TE LEZEN TEKST
--
Indien en voor zover bij de accountantscontrole materiële financiële onrechtmatige handelingen worden geconstateerd worden deze in de rapportage en oordeelsweging uitsluitend betrokken indien en voor zover het door de raad of hogere overheden vastgestelde regels betreft. Met andere woorden: interne regels van college naar ambtelijke organisatie c.q. collegebesluiten vallen daar buiten. Deze interne regels kunnen overigens wel relevant zijn voor de nadere vaststelling van de invulling van "hogere" besluiten, maar zijn op zich geen object van onderzoek. Voorts kan een afwijking van deze lagere regelgeving passend zijn binnen de uitvoering van hogere besluiten. Het is (over het algemeen) aan het college om een oordeel te vellen over de geconstateerde afwijkingen van lagere interne regels.

6. Rapportering accountant

Tijdens en na afronding van de controlewerkzaamheden rapporteert de accountant hierna in het kort weergegeven als volgt:

Interim-controles

Door de accountant wordt een zogenaamde interim-controle uitgevoerd. Over de uitkomsten van die tussentijdse controle wordt een verslag uitgebracht aan het managementteam.

Verslag van bevindingen

Overeenkomstig de gemeentewet wordt omtrent de controle een verslag van bevindingen uitgebracht aan de raad en in afschrift aan het College van Burgemeester en Wethouders. In het verslag van bevindingen wordt gerapporteerd over de opzet en uitvoering van het financiële beheer en of de beheersorganisatie een getrouw en rechtmatig financieel beheer en een rechtmatige verantwoording daarover waarborgen. De door de raad ingestelde begeleidingscommissie zal hierbij fungeren als overlegorgaan waarmee het verslag van bevindingen zal worden besproken.

Uitgangspunten voor de rapportagevorm

Gesignaleerde onrechtmatigheden worden toegelicht gespecificeerd naar de aard van het criterium (begrotingscriterium, voorwaardencriterium, etc).

Fouten of onzekerheden die de rapporteringstolerantie als bedoeld in hoofdstuk 3 van dit controleprotocol overschrijden, worden weergegeven in een apart overzicht bij het verslag van bevindingen. De accountant rapporteert ook over eventuele bevindingen met betrekking tot de betrouwbaarheid en de continuïteit van de door de gemeente gehanteerde geautomatiseerde informatieverzorging.

Accountantsverklaring

In de accountantsverklaring wordt op een gestandaardiseerde wijze, zoals wettelijk voorgeschreven, de uitkomst van de accountantscontrole weergegeven, zowel ten aanzien van de getrouwheid als de rechtmatigheid. Deze accountantsverklaring is bestemd voor de gemeenteraad, zodat deze de door het College van Burgemeester en Wethouders opgestelde jaarrekening kan vaststellen.

In bijlage 2 worden de rapportagemomenten nader vastgelegd.

Bijlagen:

  • 1.

    Inventarisatie wet- en regelgeving in het kader van de rechtmatigheidscontrole bij gemeenten

  • 2.
--
GEGEVEN INFORMATIE

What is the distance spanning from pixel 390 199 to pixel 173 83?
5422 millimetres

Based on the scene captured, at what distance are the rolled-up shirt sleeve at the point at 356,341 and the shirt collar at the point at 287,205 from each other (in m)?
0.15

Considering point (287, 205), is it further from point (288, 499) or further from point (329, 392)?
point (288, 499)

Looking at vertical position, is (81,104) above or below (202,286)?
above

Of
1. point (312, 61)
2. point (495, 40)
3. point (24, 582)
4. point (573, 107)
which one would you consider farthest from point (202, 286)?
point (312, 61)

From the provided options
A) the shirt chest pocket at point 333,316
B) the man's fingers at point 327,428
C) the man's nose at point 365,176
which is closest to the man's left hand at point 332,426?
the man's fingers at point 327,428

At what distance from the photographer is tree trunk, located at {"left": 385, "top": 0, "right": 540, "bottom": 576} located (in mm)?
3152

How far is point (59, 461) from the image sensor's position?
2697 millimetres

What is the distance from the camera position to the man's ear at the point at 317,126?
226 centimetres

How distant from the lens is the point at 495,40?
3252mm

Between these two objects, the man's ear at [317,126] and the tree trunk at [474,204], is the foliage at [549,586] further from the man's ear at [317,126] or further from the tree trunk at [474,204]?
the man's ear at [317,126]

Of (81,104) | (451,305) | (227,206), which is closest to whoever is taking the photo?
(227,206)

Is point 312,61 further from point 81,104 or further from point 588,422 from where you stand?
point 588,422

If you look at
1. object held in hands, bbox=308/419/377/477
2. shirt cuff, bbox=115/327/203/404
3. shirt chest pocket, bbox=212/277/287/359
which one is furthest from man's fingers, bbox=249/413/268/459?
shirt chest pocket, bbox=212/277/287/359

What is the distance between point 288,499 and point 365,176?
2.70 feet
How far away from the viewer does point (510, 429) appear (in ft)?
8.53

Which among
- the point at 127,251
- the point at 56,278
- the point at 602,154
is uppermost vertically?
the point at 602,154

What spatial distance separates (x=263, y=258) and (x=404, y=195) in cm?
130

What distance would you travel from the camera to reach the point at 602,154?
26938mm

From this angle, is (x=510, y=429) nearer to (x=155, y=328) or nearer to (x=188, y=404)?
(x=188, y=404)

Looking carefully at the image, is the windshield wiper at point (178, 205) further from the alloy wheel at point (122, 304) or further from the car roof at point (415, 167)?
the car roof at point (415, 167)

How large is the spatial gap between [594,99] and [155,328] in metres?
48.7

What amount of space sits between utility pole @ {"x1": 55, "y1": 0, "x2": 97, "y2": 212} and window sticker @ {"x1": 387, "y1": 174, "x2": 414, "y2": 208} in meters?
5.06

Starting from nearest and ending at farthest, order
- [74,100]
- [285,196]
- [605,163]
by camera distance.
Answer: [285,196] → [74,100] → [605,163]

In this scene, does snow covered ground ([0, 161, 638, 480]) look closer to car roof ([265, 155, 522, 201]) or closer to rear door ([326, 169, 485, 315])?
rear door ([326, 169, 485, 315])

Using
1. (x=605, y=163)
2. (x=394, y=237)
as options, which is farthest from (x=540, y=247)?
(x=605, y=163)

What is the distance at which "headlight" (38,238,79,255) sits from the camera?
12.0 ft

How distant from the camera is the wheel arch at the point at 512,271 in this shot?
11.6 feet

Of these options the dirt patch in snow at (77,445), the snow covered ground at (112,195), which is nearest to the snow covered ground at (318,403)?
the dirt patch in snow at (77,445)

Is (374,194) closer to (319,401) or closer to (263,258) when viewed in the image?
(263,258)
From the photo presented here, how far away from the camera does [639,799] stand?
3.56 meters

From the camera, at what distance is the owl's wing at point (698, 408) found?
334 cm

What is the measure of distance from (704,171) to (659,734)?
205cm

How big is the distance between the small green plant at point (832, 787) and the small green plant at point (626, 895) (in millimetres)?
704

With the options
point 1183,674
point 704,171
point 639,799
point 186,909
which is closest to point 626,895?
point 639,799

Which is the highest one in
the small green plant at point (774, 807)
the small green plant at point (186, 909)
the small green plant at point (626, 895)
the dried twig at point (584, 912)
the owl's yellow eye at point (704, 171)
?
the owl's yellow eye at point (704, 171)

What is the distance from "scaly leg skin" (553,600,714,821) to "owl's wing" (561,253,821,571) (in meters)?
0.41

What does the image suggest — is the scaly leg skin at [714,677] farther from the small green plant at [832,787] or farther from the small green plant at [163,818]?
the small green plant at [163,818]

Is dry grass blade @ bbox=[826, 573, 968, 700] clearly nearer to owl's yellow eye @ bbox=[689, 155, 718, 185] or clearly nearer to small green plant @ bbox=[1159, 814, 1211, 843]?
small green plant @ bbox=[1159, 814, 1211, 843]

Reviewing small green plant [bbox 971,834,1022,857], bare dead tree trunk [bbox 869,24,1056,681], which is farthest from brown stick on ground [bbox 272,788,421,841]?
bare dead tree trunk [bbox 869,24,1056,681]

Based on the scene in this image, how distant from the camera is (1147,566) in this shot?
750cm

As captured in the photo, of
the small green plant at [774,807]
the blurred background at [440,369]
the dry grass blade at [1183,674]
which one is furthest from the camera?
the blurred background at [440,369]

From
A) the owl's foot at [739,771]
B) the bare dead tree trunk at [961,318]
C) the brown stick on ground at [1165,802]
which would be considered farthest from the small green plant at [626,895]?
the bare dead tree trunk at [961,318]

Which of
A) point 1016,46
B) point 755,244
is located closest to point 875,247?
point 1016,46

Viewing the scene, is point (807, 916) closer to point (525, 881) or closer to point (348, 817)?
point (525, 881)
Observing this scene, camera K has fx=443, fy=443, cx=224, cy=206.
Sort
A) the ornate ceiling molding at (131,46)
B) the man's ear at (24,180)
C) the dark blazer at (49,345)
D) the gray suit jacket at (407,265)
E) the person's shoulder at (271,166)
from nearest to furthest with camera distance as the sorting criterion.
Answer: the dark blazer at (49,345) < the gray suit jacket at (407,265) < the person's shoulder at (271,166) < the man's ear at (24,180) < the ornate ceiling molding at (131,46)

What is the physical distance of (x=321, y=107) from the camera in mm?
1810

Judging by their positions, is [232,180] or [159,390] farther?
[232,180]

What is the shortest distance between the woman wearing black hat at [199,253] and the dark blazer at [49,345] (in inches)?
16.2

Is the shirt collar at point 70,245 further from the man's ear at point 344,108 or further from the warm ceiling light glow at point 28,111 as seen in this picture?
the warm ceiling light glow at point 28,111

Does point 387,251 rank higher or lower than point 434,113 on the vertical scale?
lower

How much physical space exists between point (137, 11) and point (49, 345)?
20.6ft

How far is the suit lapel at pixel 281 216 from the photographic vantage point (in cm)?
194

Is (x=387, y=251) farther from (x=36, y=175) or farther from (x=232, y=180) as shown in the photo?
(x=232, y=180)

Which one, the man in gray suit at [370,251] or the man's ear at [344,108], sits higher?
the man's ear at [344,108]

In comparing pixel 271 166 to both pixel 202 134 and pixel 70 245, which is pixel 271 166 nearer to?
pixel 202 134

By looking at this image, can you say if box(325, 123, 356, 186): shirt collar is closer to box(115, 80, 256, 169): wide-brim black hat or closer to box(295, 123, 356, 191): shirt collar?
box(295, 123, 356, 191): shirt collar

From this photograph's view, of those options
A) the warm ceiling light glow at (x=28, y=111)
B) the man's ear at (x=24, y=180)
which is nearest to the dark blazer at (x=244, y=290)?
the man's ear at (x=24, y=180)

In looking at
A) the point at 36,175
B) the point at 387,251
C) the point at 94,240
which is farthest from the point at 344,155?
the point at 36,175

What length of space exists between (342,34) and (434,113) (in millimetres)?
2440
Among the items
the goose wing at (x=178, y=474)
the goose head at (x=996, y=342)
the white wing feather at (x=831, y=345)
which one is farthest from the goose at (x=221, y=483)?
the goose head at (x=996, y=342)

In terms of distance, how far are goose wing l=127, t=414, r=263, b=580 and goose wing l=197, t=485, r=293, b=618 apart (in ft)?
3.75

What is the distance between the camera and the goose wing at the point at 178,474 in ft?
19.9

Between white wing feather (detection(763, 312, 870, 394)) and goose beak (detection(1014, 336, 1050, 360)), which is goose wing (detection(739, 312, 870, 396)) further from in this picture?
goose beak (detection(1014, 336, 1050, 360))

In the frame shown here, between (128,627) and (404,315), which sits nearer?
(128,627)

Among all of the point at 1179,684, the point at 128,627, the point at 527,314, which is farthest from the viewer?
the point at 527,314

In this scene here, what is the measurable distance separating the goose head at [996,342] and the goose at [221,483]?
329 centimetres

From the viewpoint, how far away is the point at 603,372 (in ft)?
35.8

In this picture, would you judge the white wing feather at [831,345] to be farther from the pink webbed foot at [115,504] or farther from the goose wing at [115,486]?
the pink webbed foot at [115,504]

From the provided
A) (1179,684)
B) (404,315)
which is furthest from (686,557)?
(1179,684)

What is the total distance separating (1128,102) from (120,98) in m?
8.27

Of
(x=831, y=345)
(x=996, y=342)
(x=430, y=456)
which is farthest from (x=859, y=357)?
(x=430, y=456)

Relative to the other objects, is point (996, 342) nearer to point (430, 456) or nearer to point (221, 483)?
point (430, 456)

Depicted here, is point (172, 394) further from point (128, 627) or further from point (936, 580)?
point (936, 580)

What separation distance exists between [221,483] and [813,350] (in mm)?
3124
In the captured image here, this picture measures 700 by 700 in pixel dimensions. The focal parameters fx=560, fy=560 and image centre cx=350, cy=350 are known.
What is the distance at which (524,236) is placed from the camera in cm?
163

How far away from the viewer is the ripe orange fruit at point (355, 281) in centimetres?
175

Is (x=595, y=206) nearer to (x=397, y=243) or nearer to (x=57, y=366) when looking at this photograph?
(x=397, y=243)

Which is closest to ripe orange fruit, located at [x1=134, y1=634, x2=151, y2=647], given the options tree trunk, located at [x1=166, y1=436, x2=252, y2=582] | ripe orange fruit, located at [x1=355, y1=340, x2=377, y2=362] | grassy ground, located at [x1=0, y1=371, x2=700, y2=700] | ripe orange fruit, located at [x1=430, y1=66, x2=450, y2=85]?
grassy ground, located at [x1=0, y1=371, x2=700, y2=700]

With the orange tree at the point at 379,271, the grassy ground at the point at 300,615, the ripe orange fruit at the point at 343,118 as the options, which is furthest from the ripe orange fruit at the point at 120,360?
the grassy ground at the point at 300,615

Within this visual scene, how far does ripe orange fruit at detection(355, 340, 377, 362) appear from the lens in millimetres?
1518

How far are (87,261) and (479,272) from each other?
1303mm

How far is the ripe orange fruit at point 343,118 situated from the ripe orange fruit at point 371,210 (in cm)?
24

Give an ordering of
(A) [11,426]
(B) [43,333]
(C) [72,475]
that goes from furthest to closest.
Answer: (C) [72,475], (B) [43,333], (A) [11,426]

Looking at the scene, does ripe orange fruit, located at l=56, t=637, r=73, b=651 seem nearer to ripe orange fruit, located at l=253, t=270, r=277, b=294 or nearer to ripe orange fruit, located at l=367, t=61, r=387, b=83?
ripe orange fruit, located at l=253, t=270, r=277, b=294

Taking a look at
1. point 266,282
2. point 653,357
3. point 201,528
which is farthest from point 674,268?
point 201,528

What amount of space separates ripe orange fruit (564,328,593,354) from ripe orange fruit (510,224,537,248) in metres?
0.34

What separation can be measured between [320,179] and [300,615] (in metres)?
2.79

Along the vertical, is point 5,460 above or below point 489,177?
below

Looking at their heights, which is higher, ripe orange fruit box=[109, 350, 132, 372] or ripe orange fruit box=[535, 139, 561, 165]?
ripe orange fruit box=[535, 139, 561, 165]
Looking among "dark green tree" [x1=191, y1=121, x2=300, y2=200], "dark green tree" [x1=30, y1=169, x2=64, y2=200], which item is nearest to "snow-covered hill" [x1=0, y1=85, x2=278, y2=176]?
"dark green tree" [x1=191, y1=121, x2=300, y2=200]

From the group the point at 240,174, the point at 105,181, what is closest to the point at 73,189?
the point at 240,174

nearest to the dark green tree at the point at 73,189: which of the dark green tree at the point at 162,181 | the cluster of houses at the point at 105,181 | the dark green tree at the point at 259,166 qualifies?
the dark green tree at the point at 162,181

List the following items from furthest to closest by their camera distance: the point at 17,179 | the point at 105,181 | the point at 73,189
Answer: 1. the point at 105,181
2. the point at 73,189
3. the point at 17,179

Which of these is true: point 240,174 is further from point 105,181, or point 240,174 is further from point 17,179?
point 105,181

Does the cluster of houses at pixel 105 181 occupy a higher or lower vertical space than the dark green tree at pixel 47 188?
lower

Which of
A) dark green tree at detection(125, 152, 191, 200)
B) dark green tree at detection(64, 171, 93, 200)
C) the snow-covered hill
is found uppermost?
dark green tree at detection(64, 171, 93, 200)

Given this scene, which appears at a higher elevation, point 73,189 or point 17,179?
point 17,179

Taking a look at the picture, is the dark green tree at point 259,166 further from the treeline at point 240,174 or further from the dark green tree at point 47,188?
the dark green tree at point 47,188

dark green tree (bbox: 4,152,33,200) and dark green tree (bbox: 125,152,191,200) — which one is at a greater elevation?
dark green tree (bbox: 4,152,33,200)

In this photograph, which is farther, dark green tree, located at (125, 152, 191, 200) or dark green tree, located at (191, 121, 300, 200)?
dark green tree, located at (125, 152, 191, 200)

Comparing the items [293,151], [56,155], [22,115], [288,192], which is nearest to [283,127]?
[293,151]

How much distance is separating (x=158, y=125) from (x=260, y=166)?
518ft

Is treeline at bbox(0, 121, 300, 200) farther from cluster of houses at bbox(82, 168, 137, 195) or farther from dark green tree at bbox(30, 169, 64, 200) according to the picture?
--
DE OPDRACHTEN
1: Herhaal uit de tekst over de accountantscontrole het stuk dat begint bij "In de accountantsverklaring" en doorloopt tot en met "jaarrekening kan vaststellen.".
2: Beantwoord deze vragen over de tekst over de accountantscontrole:
(a) Aan wie brengt de accountant verslag uit over de uitkomsten van de interim-controle?
(b) In welke bijlage worden de rapportagemomenten nader vastgelegd?
(c) Voor wie is de accountantsverklaring bestemd?

ANTWOORDEN PER OPDRACHT
1:
In de accountantsverklaring wordt op een gestandaardiseerde wijze, zoals wettelijk voorgeschreven, de uitkomst van de accountantscontrole weergegeven, zowel ten aanzien van de getrouwheid als de rechtmatigheid. Deze accountantsverklaring is bestemd voor de gemeenteraad, zodat deze de door het College van Burgemeester en Wethouders opgestelde jaarrekening kan vaststellen.

2:
(a) Aan het managementteam.
(b) In bijlage 2.
(c) Voor de gemeenteraad.